Admoniciones

Funesta

Autor: Camilo Valverde Mudarra 

 

 

Y envió a decapitar a Juan en la cárcel 
(Mt 14,10). 

Herodes mandó decapitar al Bautista. Era Herodes Antipas, tetrarca de Galilea y Perea. Se prendó de su cuñada Herodías, repudió a su mujer legítima y concertó la unión ilegal y llevar también a Salomé. El hecho suscitó el escándalo; el adulterio iba contra la Ley, al prohibir estas uniones incestuosas (Lev 18,16; 20,21).La repulsa popular contra el sensual e hipócrita Herodes, zorra lo llama Jesucristo (Lc 13,32), se personalizó en Juan que insistente clamó contra tal adulterio. Herodes le temía por su prestigio y por temor al pueblo y Herodías "lo odiaba y quería matarlo" (Mc 6,19), por cuyo consejo la hija, Salomé, pidió su cabeza. Josefo dice que fue muerto en Maqueronte. Algo semejante hizo Jerjes y el caso de Cicerón lo cuentan Catón y PLutarco. Jezabel actúa con odio feroz contra Elías (1Re 18,2). La historicidad del asesinato del Bautista es incuestionable. 

La psicología de la maldad de Herodías por Juan explica su aversión obsesiva por la conciencia de su pecado contumaz y el desprecio por la vida humana; se decapita a un hombre, que reconocen como justo y santo profeta, por juramento y diversión de unos magnates ricos que se refocilan en el lujo y el placer (Mc 6,21).

La muerte, al principio, se consideraba de un modo sereno, como el término natural de la vida del hombre. La exis­tencia de Israel, entroncada en la Alianza, tenía un valor social, más que individual: la vida personal proseguía en la de sus des­cendientes; de ahí que la muerte individual preocupase menos. Después la muerte llegó a tener la consideración de castigo, como una consecuencia del pecado (Rom 5,12; 6,23; 1 Cor 15, 21-22), como una obra de Satán (Jn 8,44; Act 2,14), puesto que Dios fue creador sólo de la vida, no de la muerte. Pero Jesucristo, muriendo en la cruz para redimir a todos los hombres (Mt 20,28; Mc 10,45; Lc 22,27), ha venci­do a la muerte, al pecado, a Satán. Con su resurrección ha logrado la victoria obtiene el triunfo definitiva y última sobre tales poderes. El cristiano muere con Cristo en el bautismo (Rom 6,3-5) y se incorpora a la existencia gloriosa de Jesucristo resucitado. La muerte, en lugar de ser una derrota, es un tránsito a la vida con Jesús triunfante y vencedor en su gloria. 
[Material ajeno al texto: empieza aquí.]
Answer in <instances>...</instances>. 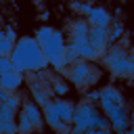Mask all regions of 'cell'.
I'll list each match as a JSON object with an SVG mask.
<instances>
[{
    "mask_svg": "<svg viewBox=\"0 0 134 134\" xmlns=\"http://www.w3.org/2000/svg\"><path fill=\"white\" fill-rule=\"evenodd\" d=\"M4 98H6V90H2V88H0V103H2Z\"/></svg>",
    "mask_w": 134,
    "mask_h": 134,
    "instance_id": "4316f807",
    "label": "cell"
},
{
    "mask_svg": "<svg viewBox=\"0 0 134 134\" xmlns=\"http://www.w3.org/2000/svg\"><path fill=\"white\" fill-rule=\"evenodd\" d=\"M121 2H124V0H121Z\"/></svg>",
    "mask_w": 134,
    "mask_h": 134,
    "instance_id": "f546056e",
    "label": "cell"
},
{
    "mask_svg": "<svg viewBox=\"0 0 134 134\" xmlns=\"http://www.w3.org/2000/svg\"><path fill=\"white\" fill-rule=\"evenodd\" d=\"M98 105H100V111L105 113L111 107L126 105V98H124V94H121L119 88H115L113 84H107V86H103L98 90Z\"/></svg>",
    "mask_w": 134,
    "mask_h": 134,
    "instance_id": "5b68a950",
    "label": "cell"
},
{
    "mask_svg": "<svg viewBox=\"0 0 134 134\" xmlns=\"http://www.w3.org/2000/svg\"><path fill=\"white\" fill-rule=\"evenodd\" d=\"M54 34V27H50V25H42V27H38V31H36V40H38V44H42V42H46L50 36Z\"/></svg>",
    "mask_w": 134,
    "mask_h": 134,
    "instance_id": "ac0fdd59",
    "label": "cell"
},
{
    "mask_svg": "<svg viewBox=\"0 0 134 134\" xmlns=\"http://www.w3.org/2000/svg\"><path fill=\"white\" fill-rule=\"evenodd\" d=\"M69 44L77 50V57H80L82 61H94V59L100 57V52H98L96 48H92V46L86 42V38H71Z\"/></svg>",
    "mask_w": 134,
    "mask_h": 134,
    "instance_id": "8fae6325",
    "label": "cell"
},
{
    "mask_svg": "<svg viewBox=\"0 0 134 134\" xmlns=\"http://www.w3.org/2000/svg\"><path fill=\"white\" fill-rule=\"evenodd\" d=\"M0 105H2V103H0Z\"/></svg>",
    "mask_w": 134,
    "mask_h": 134,
    "instance_id": "4dcf8cb0",
    "label": "cell"
},
{
    "mask_svg": "<svg viewBox=\"0 0 134 134\" xmlns=\"http://www.w3.org/2000/svg\"><path fill=\"white\" fill-rule=\"evenodd\" d=\"M103 65L115 77L130 80L132 73H134V61H132V57L128 54V50L121 44H111V48L103 52Z\"/></svg>",
    "mask_w": 134,
    "mask_h": 134,
    "instance_id": "7a4b0ae2",
    "label": "cell"
},
{
    "mask_svg": "<svg viewBox=\"0 0 134 134\" xmlns=\"http://www.w3.org/2000/svg\"><path fill=\"white\" fill-rule=\"evenodd\" d=\"M65 73L69 75V82L77 90H88L92 84H96V80L100 75L96 67H92L88 61H82V59H77L75 63H71L69 71H65Z\"/></svg>",
    "mask_w": 134,
    "mask_h": 134,
    "instance_id": "277c9868",
    "label": "cell"
},
{
    "mask_svg": "<svg viewBox=\"0 0 134 134\" xmlns=\"http://www.w3.org/2000/svg\"><path fill=\"white\" fill-rule=\"evenodd\" d=\"M15 124H17V134H34V128H31L29 119H27L23 113H19V115L15 117Z\"/></svg>",
    "mask_w": 134,
    "mask_h": 134,
    "instance_id": "9a60e30c",
    "label": "cell"
},
{
    "mask_svg": "<svg viewBox=\"0 0 134 134\" xmlns=\"http://www.w3.org/2000/svg\"><path fill=\"white\" fill-rule=\"evenodd\" d=\"M31 100H34L38 107L46 105V103L50 100V90H48V88H44V90H34V92H31Z\"/></svg>",
    "mask_w": 134,
    "mask_h": 134,
    "instance_id": "2e32d148",
    "label": "cell"
},
{
    "mask_svg": "<svg viewBox=\"0 0 134 134\" xmlns=\"http://www.w3.org/2000/svg\"><path fill=\"white\" fill-rule=\"evenodd\" d=\"M52 107H54V113H57V117L61 119V121H65V124H71V117H73V103L71 100H67V98H54L52 100Z\"/></svg>",
    "mask_w": 134,
    "mask_h": 134,
    "instance_id": "7c38bea8",
    "label": "cell"
},
{
    "mask_svg": "<svg viewBox=\"0 0 134 134\" xmlns=\"http://www.w3.org/2000/svg\"><path fill=\"white\" fill-rule=\"evenodd\" d=\"M80 57H77V50L71 46V44H67L65 46V57H63V61H65V67H69L71 63H75Z\"/></svg>",
    "mask_w": 134,
    "mask_h": 134,
    "instance_id": "d6986e66",
    "label": "cell"
},
{
    "mask_svg": "<svg viewBox=\"0 0 134 134\" xmlns=\"http://www.w3.org/2000/svg\"><path fill=\"white\" fill-rule=\"evenodd\" d=\"M86 42L103 54L109 48V27H90L86 34Z\"/></svg>",
    "mask_w": 134,
    "mask_h": 134,
    "instance_id": "8992f818",
    "label": "cell"
},
{
    "mask_svg": "<svg viewBox=\"0 0 134 134\" xmlns=\"http://www.w3.org/2000/svg\"><path fill=\"white\" fill-rule=\"evenodd\" d=\"M17 117V111H13L10 107H6L4 103L0 105V121H15Z\"/></svg>",
    "mask_w": 134,
    "mask_h": 134,
    "instance_id": "ffe728a7",
    "label": "cell"
},
{
    "mask_svg": "<svg viewBox=\"0 0 134 134\" xmlns=\"http://www.w3.org/2000/svg\"><path fill=\"white\" fill-rule=\"evenodd\" d=\"M8 57L13 61L15 71H19V73H42L48 67V63L42 54V48H40V44L34 36L17 38L13 52Z\"/></svg>",
    "mask_w": 134,
    "mask_h": 134,
    "instance_id": "6da1fadb",
    "label": "cell"
},
{
    "mask_svg": "<svg viewBox=\"0 0 134 134\" xmlns=\"http://www.w3.org/2000/svg\"><path fill=\"white\" fill-rule=\"evenodd\" d=\"M6 71H15L13 61L10 57H0V73H6Z\"/></svg>",
    "mask_w": 134,
    "mask_h": 134,
    "instance_id": "603a6c76",
    "label": "cell"
},
{
    "mask_svg": "<svg viewBox=\"0 0 134 134\" xmlns=\"http://www.w3.org/2000/svg\"><path fill=\"white\" fill-rule=\"evenodd\" d=\"M96 109H98V107L92 105V103H88V100H82V103L73 105V117H71V124H75V126H84V128L88 130V121H90V117H92V113H94Z\"/></svg>",
    "mask_w": 134,
    "mask_h": 134,
    "instance_id": "52a82bcc",
    "label": "cell"
},
{
    "mask_svg": "<svg viewBox=\"0 0 134 134\" xmlns=\"http://www.w3.org/2000/svg\"><path fill=\"white\" fill-rule=\"evenodd\" d=\"M84 100H88V103H92V105H98V90L86 92V94H84Z\"/></svg>",
    "mask_w": 134,
    "mask_h": 134,
    "instance_id": "d4e9b609",
    "label": "cell"
},
{
    "mask_svg": "<svg viewBox=\"0 0 134 134\" xmlns=\"http://www.w3.org/2000/svg\"><path fill=\"white\" fill-rule=\"evenodd\" d=\"M48 90H50V96L61 98V96H65V94L69 92V86H67V82H63V80H52L50 86H48Z\"/></svg>",
    "mask_w": 134,
    "mask_h": 134,
    "instance_id": "5bb4252c",
    "label": "cell"
},
{
    "mask_svg": "<svg viewBox=\"0 0 134 134\" xmlns=\"http://www.w3.org/2000/svg\"><path fill=\"white\" fill-rule=\"evenodd\" d=\"M19 109H21V113L29 119V124H31V128H34V130H42V126H44L42 107H38L34 100H23Z\"/></svg>",
    "mask_w": 134,
    "mask_h": 134,
    "instance_id": "ba28073f",
    "label": "cell"
},
{
    "mask_svg": "<svg viewBox=\"0 0 134 134\" xmlns=\"http://www.w3.org/2000/svg\"><path fill=\"white\" fill-rule=\"evenodd\" d=\"M36 2H42V0H36Z\"/></svg>",
    "mask_w": 134,
    "mask_h": 134,
    "instance_id": "f1b7e54d",
    "label": "cell"
},
{
    "mask_svg": "<svg viewBox=\"0 0 134 134\" xmlns=\"http://www.w3.org/2000/svg\"><path fill=\"white\" fill-rule=\"evenodd\" d=\"M0 132L2 134H17V124L15 121H0Z\"/></svg>",
    "mask_w": 134,
    "mask_h": 134,
    "instance_id": "7402d4cb",
    "label": "cell"
},
{
    "mask_svg": "<svg viewBox=\"0 0 134 134\" xmlns=\"http://www.w3.org/2000/svg\"><path fill=\"white\" fill-rule=\"evenodd\" d=\"M65 46H67V44H65V34H63L61 29H54V34H52L46 42L40 44L42 54H44L48 67L54 69V71H59V73H65V71H67L65 61H63V57H65Z\"/></svg>",
    "mask_w": 134,
    "mask_h": 134,
    "instance_id": "3957f363",
    "label": "cell"
},
{
    "mask_svg": "<svg viewBox=\"0 0 134 134\" xmlns=\"http://www.w3.org/2000/svg\"><path fill=\"white\" fill-rule=\"evenodd\" d=\"M6 107H10L13 111H19V107H21V103H23V98L19 96V92H6V98L2 100Z\"/></svg>",
    "mask_w": 134,
    "mask_h": 134,
    "instance_id": "e0dca14e",
    "label": "cell"
},
{
    "mask_svg": "<svg viewBox=\"0 0 134 134\" xmlns=\"http://www.w3.org/2000/svg\"><path fill=\"white\" fill-rule=\"evenodd\" d=\"M84 134H111V130H98V128H88Z\"/></svg>",
    "mask_w": 134,
    "mask_h": 134,
    "instance_id": "484cf974",
    "label": "cell"
},
{
    "mask_svg": "<svg viewBox=\"0 0 134 134\" xmlns=\"http://www.w3.org/2000/svg\"><path fill=\"white\" fill-rule=\"evenodd\" d=\"M88 29H90V25L86 23V19H75L69 23V36L71 38H86Z\"/></svg>",
    "mask_w": 134,
    "mask_h": 134,
    "instance_id": "4fadbf2b",
    "label": "cell"
},
{
    "mask_svg": "<svg viewBox=\"0 0 134 134\" xmlns=\"http://www.w3.org/2000/svg\"><path fill=\"white\" fill-rule=\"evenodd\" d=\"M124 134H134V130H132V128H130V130H126V132H124Z\"/></svg>",
    "mask_w": 134,
    "mask_h": 134,
    "instance_id": "83f0119b",
    "label": "cell"
},
{
    "mask_svg": "<svg viewBox=\"0 0 134 134\" xmlns=\"http://www.w3.org/2000/svg\"><path fill=\"white\" fill-rule=\"evenodd\" d=\"M71 6H73L75 10H80L82 15H88V13H90V8H92V6L88 4V2H73Z\"/></svg>",
    "mask_w": 134,
    "mask_h": 134,
    "instance_id": "cb8c5ba5",
    "label": "cell"
},
{
    "mask_svg": "<svg viewBox=\"0 0 134 134\" xmlns=\"http://www.w3.org/2000/svg\"><path fill=\"white\" fill-rule=\"evenodd\" d=\"M86 23L90 27H109L111 25V15L103 6H92L90 13L86 15Z\"/></svg>",
    "mask_w": 134,
    "mask_h": 134,
    "instance_id": "9c48e42d",
    "label": "cell"
},
{
    "mask_svg": "<svg viewBox=\"0 0 134 134\" xmlns=\"http://www.w3.org/2000/svg\"><path fill=\"white\" fill-rule=\"evenodd\" d=\"M25 84V77L23 73L19 71H6V73H0V88L6 90V92H19V88Z\"/></svg>",
    "mask_w": 134,
    "mask_h": 134,
    "instance_id": "30bf717a",
    "label": "cell"
},
{
    "mask_svg": "<svg viewBox=\"0 0 134 134\" xmlns=\"http://www.w3.org/2000/svg\"><path fill=\"white\" fill-rule=\"evenodd\" d=\"M13 46H15V42H10L6 38H0V57H8L13 52Z\"/></svg>",
    "mask_w": 134,
    "mask_h": 134,
    "instance_id": "44dd1931",
    "label": "cell"
}]
</instances>
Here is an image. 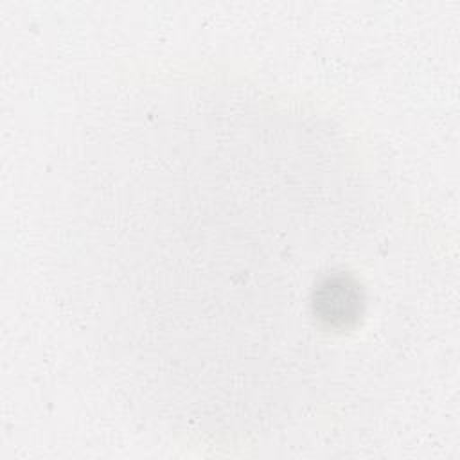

Jesús salva al hombre de la muerte, "¡Hombres de poca fe!, ¿por qué teméis? (Mt 8,26; Mc 4,40). La fe libera al ser humano de la zozobra existencial que lo agobia y lo atenaza en lo más profundo de su alma, ante la muerte. Se vive en Cristo y se muere crucificado con Él; así la muerte ya no es un mero hecho biológico sino un suceso crístico; es posible exclamar con San Pablo: "Para mí la vida es Cristo y la muerte, mi ganancia" (Flp 1,21).